Find $\lim_\limits{(x,y)\to (0,0)}\frac{x^\alpha y^4}{x^2+y^4}$ where $\alpha > 0$

Question

How can we find the following limit? $$\lim_{(x,y)\to(0,0)}\frac{x^\alpha y^4}{x^2+y^4}\qquad \alpha>0$$

By using the polar coordinate, we get $$\lim_{r\to 0}r^{\alpha+2}\frac{\cos^\alpha\theta \sin^4\theta}{\cos^2\theta+r^2\sin^4{\theta}}=0$$ if $\theta\notin\{\frac{\pi}{2}+\pi k:k\in\Bbb Z\}$. Now, if $\theta = \frac{\pi}{2}+\pi k$ for some $k\in\Bbb Z$, then we get $$\lim_{(0,y)\to (0,0)}\frac{x^\alpha y^4}{x^2+y^4}=0.$$ Can we conclude that $$\lim_{(x,y)\to(0,0)}\frac{x^\alpha y^4}{x^2+y^4}=0?$$

Answer 1

Just notice that since $\alpha > 0$ and $x^2 \geq 0$ you have that $$ \frac{x^\alpha y^4}{x^2+y^4} \leq \frac{x^\alpha y^4}{y^4} = x^\alpha \overset{(x,y) \to 0}{\longrightarrow} 0.$$ Thus it is clear that one has $\lim_{(x,y)\to(0,0)}\frac{x^\alpha y^4}{x^2+y^4} = 0$. You rarely need polar coordinates for these kinds of questions.

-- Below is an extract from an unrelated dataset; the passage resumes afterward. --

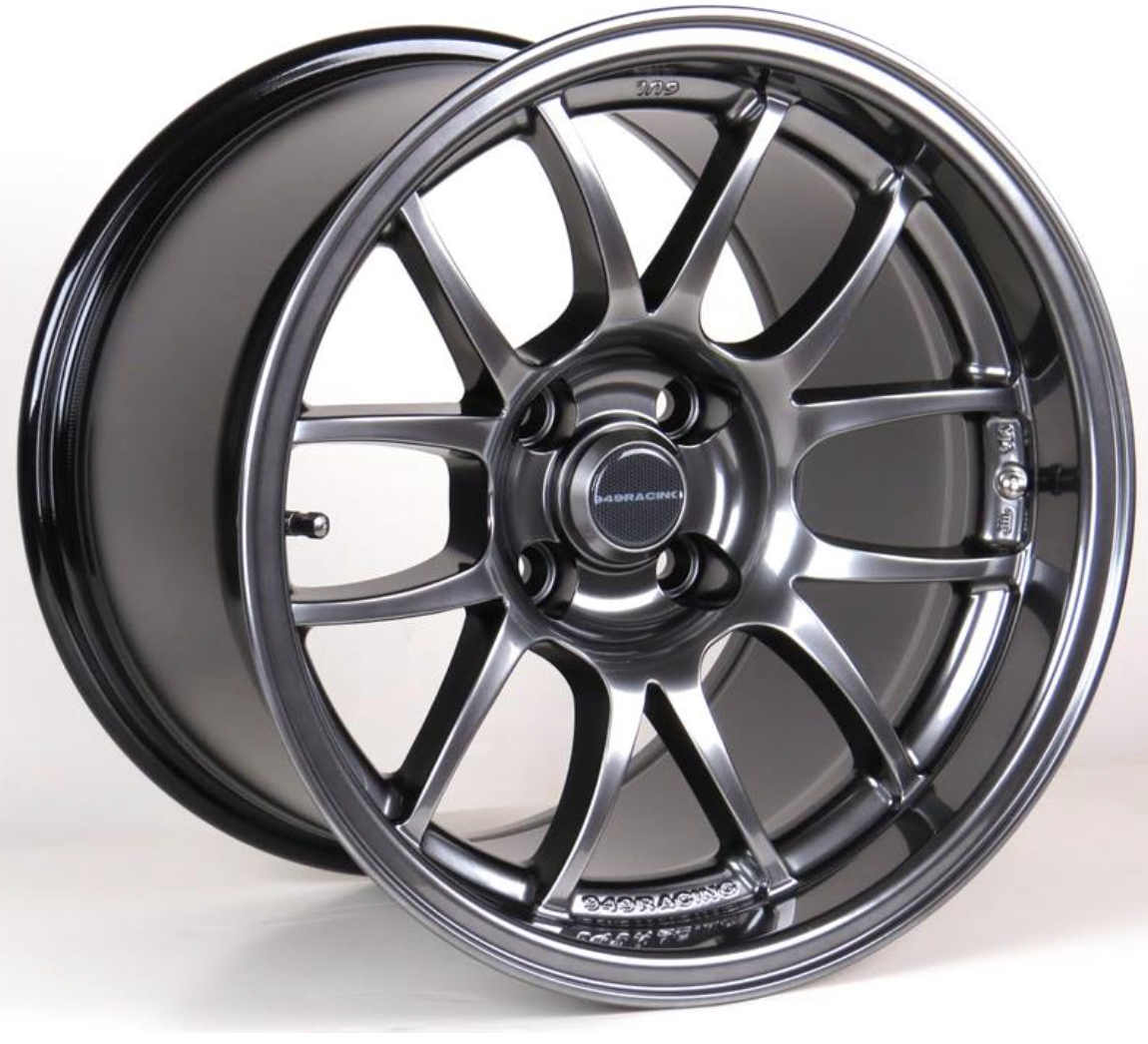 949 Racing 6UL 15x9 Inch Tungsten Wheel Fits MAZDA MX-5 MIATA NA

The most problems I encountered personally are easy to solve by using this trick above. I hope it helps you :)

Answer 2

From the AM-GM inequality we have $$\left|\frac{x^ay^b}{x^2+y^4}\right|\le \frac12 |x|^{a-1}|y|^{b-2}$$

where we assume that either $a$ is such that $x^a\in \mathbb{R}$ for $x$ in a neighborhood of $0$ or that the limit is taken as $(x,y)\to (0^+,0)$.

And equality holds when $x=\pm y^2$. Hence, we find

$$\lim_{(x,y)\to(0,0)}\frac{x^ay^b}{x^2+y^4}=0$$

whenever we have $2a+b>4$. The limit fails to exist otherwise.

In the case at hand, $a=\alpha$ and $b=4$ and we see that the limit is $0$ for $\alpha>0$ and fails to exist otherwise.